Il Bisonte, la celebre maison fiorentina, inizierà da questo mese le celebrazioni del suo 50° anniversario, non solo un traguardo straordinario, ma soprattutto l’inizio di un nuovo percorso denso di novità e di progetti per il futuro. Da sempre l’anima de Il Bisonte vive tra sostenibilità sociale, ambientale e di consumo. Su questi asset consolidati si basano le prossime strategie che prevedono una forte integrazione con la cultura digitale in tutte le sue forme. Un futuro tra etica, estetica e innovazione di prodotti, di processi e di obiettivi.

Un percorso rinnovato che inizia con il tributo rivolto alle Maestranze del territorio. Tutta le collezioni sono interamente realizzate nel raggio di 30 chilometri dall’headquarter di Palazzo Corsini a Firenze. L’azienda sarà sempre più impegnata a valorizzare, attualizzare e tramandare le arti manifatturiere e artigiane. Un impegno di sostenibilità sociale che valorizza il territorio, la cultura del “fare a regola d’arte” e i valori del Made in Tuscany di cui Il Bisonte è ambasciatore riconosciuto nel mondo.

L’attenzione all’ambiente per Il Bisonte non è una necessità dettata dall’emergenza climatica. Dalle sue origini la produzione è incentrata su pellami di alta qualità conciati al vegetale e prodotti tra Santa Croce sull’Arno e Ponte a Egola. Pellami metal free che derivano esclusivamente da animali allevati per uso alimentare, contribuendo in questo modo anche allo smaltimento di materiali altrimenti impattanti sull’ambiente. La bellezza delle borse e degli accessori Il Bisonte deve molto alla pelle di vacchetta e al cuoio, trattati con metodi nati secoli fa in Toscana di cui sono orgogliosamente custodi.

É con questa premessa che vengono create le collezioni. Il Bisonte non realizza volutamente manufatti da consumare secondo le mode, ma artefatti che migliorano invecchiando e, cambiando di colore e sfumature, diventano sempre più belli nonostante intemperie, graffi e pieghe.
+--
### Consegna
Ricopia senza modifiche il passo del testo sull'anniversario de Il Bisonte che va da "L’attenzione all’ambiente per" fino a "graffi e pieghe.", comprese entrambe le parti.

### Estratto dei dati
+--
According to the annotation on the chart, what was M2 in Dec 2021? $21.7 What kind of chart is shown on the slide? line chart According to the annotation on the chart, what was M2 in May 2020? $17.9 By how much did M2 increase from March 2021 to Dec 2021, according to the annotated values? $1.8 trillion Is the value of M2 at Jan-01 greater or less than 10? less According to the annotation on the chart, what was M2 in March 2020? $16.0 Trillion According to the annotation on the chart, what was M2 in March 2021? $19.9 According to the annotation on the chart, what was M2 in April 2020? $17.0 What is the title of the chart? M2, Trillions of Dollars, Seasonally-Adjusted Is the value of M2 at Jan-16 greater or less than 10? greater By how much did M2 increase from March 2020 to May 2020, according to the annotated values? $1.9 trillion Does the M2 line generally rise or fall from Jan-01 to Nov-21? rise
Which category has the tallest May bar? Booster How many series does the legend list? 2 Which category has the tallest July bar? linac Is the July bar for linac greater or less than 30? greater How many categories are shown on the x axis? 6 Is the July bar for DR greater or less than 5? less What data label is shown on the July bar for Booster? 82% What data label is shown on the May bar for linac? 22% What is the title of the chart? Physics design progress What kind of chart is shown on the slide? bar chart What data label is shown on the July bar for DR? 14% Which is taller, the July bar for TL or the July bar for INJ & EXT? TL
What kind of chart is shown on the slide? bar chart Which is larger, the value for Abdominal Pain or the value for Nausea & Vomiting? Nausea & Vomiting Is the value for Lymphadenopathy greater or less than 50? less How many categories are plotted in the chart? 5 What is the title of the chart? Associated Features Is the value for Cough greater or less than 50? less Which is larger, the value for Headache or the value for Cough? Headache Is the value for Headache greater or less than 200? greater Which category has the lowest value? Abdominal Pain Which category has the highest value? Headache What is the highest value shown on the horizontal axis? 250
+--
### Risposta
L’attenzione all’ambiente per Il Bisonte non è una necessità dettata dall’emergenza climatica. Dalle sue origini la produzione è incentrata su pellami di alta qualità conciati al vegetale e prodotti tra Santa Croce sull’Arno e Ponte a Egola. Pellami metal free che derivano esclusivamente da animali allevati per uso alimentare, contribuendo in questo modo anche allo smaltimento di materiali altrimenti impattanti sull’ambiente. La bellezza delle borse e degli accessori Il Bisonte deve molto alla pelle di vacchetta e al cuoio, trattati con metodi nati secoli fa in Toscana di cui sono orgogliosamente custodi.

É con questa premessa che vengono create le collezioni. Il Bisonte non realizza volutamente manufatti da consumare secondo le mode, ma artefatti che migliorano invecchiando e, cambiando di colore e sfumature, diventano sempre più belli nonostante intemperie, graffi e pieghe.